→ PROBLEM REQUIREMENTS:
Transcribe every entry precisely, omitting nothing.

→ THE DATA:
========================

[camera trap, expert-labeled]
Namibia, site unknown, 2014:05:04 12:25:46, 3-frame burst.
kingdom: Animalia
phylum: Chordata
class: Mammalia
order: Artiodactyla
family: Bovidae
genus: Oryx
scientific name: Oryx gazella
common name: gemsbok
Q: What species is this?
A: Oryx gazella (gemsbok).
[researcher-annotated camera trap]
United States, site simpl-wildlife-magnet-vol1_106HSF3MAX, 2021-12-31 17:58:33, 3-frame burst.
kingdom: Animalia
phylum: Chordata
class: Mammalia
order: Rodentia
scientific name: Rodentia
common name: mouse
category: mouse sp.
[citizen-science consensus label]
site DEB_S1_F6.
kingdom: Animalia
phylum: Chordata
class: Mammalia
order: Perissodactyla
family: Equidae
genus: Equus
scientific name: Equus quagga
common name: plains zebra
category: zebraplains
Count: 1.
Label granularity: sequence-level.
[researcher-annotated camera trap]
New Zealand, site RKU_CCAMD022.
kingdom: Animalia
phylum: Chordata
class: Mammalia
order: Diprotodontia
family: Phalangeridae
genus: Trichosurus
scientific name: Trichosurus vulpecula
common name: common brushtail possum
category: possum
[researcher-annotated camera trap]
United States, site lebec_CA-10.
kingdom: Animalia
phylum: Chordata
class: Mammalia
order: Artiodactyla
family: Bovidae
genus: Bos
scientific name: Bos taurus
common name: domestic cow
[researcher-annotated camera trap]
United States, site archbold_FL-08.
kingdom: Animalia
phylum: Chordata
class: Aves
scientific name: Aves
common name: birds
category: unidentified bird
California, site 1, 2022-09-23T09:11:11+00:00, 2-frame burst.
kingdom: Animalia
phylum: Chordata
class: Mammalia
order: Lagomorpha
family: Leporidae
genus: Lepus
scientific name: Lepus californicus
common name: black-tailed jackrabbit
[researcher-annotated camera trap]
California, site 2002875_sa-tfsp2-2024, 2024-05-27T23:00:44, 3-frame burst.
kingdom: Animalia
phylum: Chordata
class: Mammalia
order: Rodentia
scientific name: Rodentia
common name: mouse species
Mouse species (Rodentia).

========================

→ OUTPUT OF THE TASK:
[camera trap, expert-labeled]
Namibia, site unknown, 2014:05:04 12:25:46, 3-frame burst.
kingdom: Animalia
phylum: Chordata
class: Mammalia
order: Artiodactyla
family: Bovidae
genus: Oryx
scientific name: Oryx gazella
common name: gemsbok
Q: What species is this?
A: Oryx gazella (gemsbok).
[researcher-annotated camera trap]
United States, site simpl-wildlife-magnet-vol1_106HSF3MAX, 2021-12-31 17:58:33, 3-frame burst.
kingdom: Animalia
phylum: Chordata
class: Mammalia
order: Rodentia
scientific name: Rodentia
common name: mouse
category: mouse sp.
[citizen-science consensus label]
site DEB_S1_F6.
kingdom: Animalia
phylum: Chordata
class: Mammalia
order: Perissodactyla
family: Equidae
genus: Equus
scientific name: Equus quagga
common name: plains zebra
category: zebraplains
Count: 1.
Label granularity: sequence-level.
[researcher-annotated camera trap]
New Zealand, site RKU_CCAMD022.
kingdom: Animalia
phylum: Chordata
class: Mammalia
order: Diprotodontia
family: Phalangeridae
genus: Trichosurus
scientific name: Trichosurus vulpecula
common name: common brushtail possum
category: possum
[researcher-annotated camera trap]
United States, site lebec_CA-10.
kingdom: Animalia
phylum: Chordata
class: Mammalia
order: Artiodactyla
family: Bovidae
genus: Bos
scientific name: Bos taurus
common name: domestic cow
[researcher-annotated camera trap]
United States, site archbold_FL-08.
kingdom: Animalia
phylum: Chordata
class: Aves
scientific name: Aves
common name: birds
category: unidentified bird
California, site 1, 2022-09-23T09:11:11+00:00, 2-frame burst.
kingdom: Animalia
phylum: Chordata
class: Mammalia
order: Lagomorpha
family: Leporidae
genus: Lepus
scientific name: Lepus californicus
common name: black-tailed jackrabbit
[researcher-annotated camera trap]
California, site 2002875_sa-tfsp2-2024, 2024-05-27T23:00:44, 3-frame burst.
kingdom: Animalia
phylum: Chordata
class: Mammalia
order: Rodentia
scientific name: Rodentia
common name: mouse species
Mouse species (Rodentia).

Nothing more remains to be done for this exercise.